When they began to plan the grand expedition to the north, Zouga had imagined that Rhodes would concern himself with each detail. He was wrong.

He defined the objective: "We need a document from Lobengula, ratifying and consolidating all these grants into a single concession, that I can take to London." Then he picked the man. "Rudd, you have the legal mind." And gave him carte blanche. "Go and do it. Take Jordan with you. He speaks the language. Take anyone else you need."

Then to Zouga: "We need an occupying force, small enough to move fast, large enough to protect itself against Matabele treachery. Ballantyne, that will be your first concern. Let me know what you decide, but remember there is little time."

What might have taken another man six months, was accomplished in five days, and when Zouga left Groote Schuur, Jordan rode with him as far as the neck of the mountain. The wind had gone up into the north-west, and then came down like a ravenous beast, roaring dully against the crags of the mountain and bringing in cold, steely-grey rain squalls off the Atlantic.

It could not blunt their spirits, and although their wind-driven oilskins flogged their bodies and the horses shivered and drooped their ears, they shouted above the wind.

"Isn't he a great man? Every minute spent in his company is like a draught of fine wine, intoxicating with excitement. He is so generous."

"Though he is the one who profits most from his generosity," Zouga laughed.

"That's mean, Papa."

"A saint does not make such a fortune in so short a time. But if anybody can do this thing, then it is Rhodes, and for that I will follow him into hell itself."

"Let's pray that won't be necessary."

At the top of the pass the wind was stronger still, and Jordan had to turn his horse in until their knees touched.

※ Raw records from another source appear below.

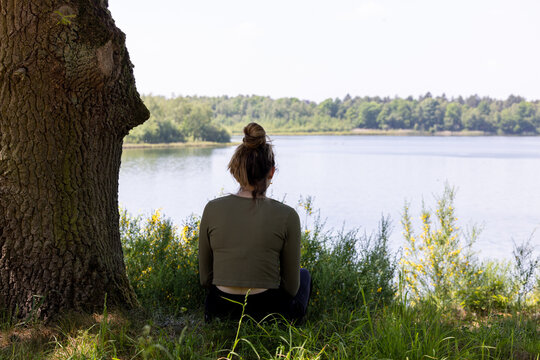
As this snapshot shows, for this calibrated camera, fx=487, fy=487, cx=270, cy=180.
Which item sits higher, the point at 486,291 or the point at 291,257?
the point at 291,257

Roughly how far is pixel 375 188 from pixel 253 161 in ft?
71.9

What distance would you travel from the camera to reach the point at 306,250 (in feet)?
12.4

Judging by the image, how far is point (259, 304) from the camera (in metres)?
2.45

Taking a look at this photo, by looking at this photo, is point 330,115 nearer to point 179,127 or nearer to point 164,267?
point 179,127

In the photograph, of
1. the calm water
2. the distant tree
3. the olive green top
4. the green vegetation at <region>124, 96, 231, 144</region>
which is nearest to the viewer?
the olive green top

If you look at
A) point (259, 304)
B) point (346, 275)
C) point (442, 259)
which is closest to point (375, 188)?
point (442, 259)

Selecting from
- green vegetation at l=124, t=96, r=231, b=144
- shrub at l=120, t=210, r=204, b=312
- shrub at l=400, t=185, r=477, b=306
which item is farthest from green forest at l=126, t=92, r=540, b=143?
shrub at l=120, t=210, r=204, b=312

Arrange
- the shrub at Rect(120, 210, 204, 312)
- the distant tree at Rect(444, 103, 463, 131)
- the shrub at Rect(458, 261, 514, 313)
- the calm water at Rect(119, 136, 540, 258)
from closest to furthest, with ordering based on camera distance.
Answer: the shrub at Rect(120, 210, 204, 312)
the shrub at Rect(458, 261, 514, 313)
the calm water at Rect(119, 136, 540, 258)
the distant tree at Rect(444, 103, 463, 131)

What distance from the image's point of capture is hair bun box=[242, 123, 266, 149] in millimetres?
2307

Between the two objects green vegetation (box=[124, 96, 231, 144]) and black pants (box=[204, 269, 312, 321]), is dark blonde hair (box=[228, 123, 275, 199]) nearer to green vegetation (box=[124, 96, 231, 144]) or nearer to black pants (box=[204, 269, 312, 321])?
Result: black pants (box=[204, 269, 312, 321])

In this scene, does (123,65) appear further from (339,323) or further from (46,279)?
(339,323)

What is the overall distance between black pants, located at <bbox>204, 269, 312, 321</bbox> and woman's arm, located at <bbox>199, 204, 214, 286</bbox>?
2.7 inches

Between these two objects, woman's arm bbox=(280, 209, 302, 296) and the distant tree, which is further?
the distant tree

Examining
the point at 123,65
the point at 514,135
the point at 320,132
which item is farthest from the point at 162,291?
the point at 514,135
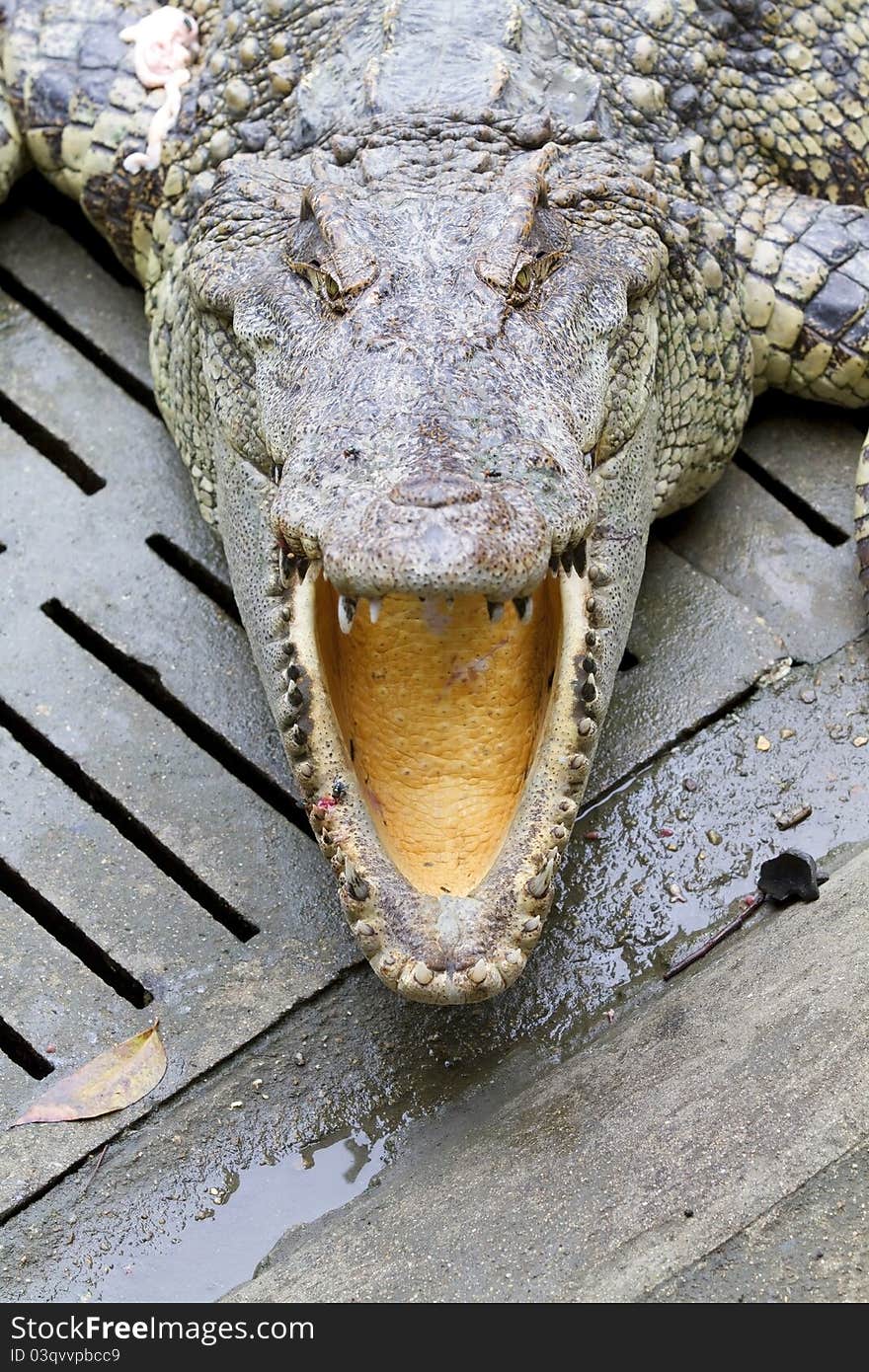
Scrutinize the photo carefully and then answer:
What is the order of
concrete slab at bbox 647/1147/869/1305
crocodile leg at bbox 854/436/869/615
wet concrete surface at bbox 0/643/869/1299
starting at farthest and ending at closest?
crocodile leg at bbox 854/436/869/615 → wet concrete surface at bbox 0/643/869/1299 → concrete slab at bbox 647/1147/869/1305

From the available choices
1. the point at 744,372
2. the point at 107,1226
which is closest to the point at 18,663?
the point at 107,1226

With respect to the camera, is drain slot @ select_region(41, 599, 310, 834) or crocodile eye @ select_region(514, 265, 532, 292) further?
drain slot @ select_region(41, 599, 310, 834)

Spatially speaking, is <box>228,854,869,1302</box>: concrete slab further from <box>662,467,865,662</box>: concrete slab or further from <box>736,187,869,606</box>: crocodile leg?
<box>736,187,869,606</box>: crocodile leg

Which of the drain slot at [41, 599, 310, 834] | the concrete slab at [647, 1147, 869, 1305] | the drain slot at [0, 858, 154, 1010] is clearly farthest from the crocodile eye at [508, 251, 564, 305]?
the concrete slab at [647, 1147, 869, 1305]

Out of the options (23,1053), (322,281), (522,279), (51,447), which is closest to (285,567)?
(322,281)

"Papa, the column, the occupying column. There is one person who has the wagons, who knows the route, can requisition the supplies and recruit the men."

"Who is that, Jordie?"

"Ralph."

Zouga watched Jordan ride back down the pass, towards the wind-darkened waters of Table Bay and the sprawling white buildings that clung to the lower slopes of the mountain under the dingy scudding sky. Then he turned his own mount into the wind and went down the other side.

The excitement stayed with him. He realized that it was Rhodes" particular genius to awaken this feeling in men around him. Even though there were quicksands ahead in which he knew he might soon be engulfed, the enthusiasm and quickness of spirit persisted.